Passage to read:
☆ ☆ ☆ ☆

Boohoo April!

I made it a habit (and I recommend you all do too) to have a monthly recap on the highs and the lows happening to you for that particular month. However, April did not look very well for me though.

Sigh. 

I don’t usually complain a lot {(emphasis on a lot) and (my sisters and some of my friends who have been getting the ‘my-life-sucks’ call must be rolling their eyes reading this. Bahahah!)} but when you were at an all time high and then suddenly rolled down to an all time low, the contrast was just too jarring.
April was pretty hectic with a couple of development planned out for Save4Dream. We’ve applied for a couple of banking accelerators and they all ended with ‘Dear Applicants, we have been getting overwhelming responses and unfortunately…’ emails; you get the gist. And then there was an unsuccessful grant application too. The team and I had been running around after work to work on the applications and all those late nights and the screamings from my concerned parents for coming home so late felt like they just went down a really dark pit.

☆ ☆ ☆ ☆

Instruction A:
According to the post, what habit does the writer recommend to readers?
Instruction B:
Summarize the post in two sentences.
Instruction C:
Write out the part of the post that opens with the words containing "I don’t usually" and closes with "just too jarring.".
Answer each item using only the post above.

Information shown:
☆ ☆ ☆ ☆

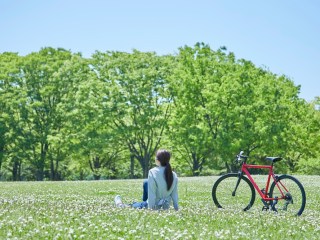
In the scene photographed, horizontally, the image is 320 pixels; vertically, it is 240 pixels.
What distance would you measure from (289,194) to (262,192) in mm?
714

☆ ☆ ☆ ☆

Complete answer A:
Having a monthly recap of the highs and lows of that month.

Complete answer B:
The writer keeps a monthly recap of highs and lows and finds that April, coming after an all-time high, was a jarring low. Applications to several banking accelerators and for a grant for Save4Dream were all unsuccessful, despite the team's late nights of work after their jobs.

Complete answer C:
I don’t usually complain a lot {(emphasis on a lot) and (my sisters and some of my friends who have been getting the ‘my-life-sucks’ call must be rolling their eyes reading this. Bahahah!)} but when you were at an all time high and then suddenly rolled down to an all time low, the contrast was just too jarring.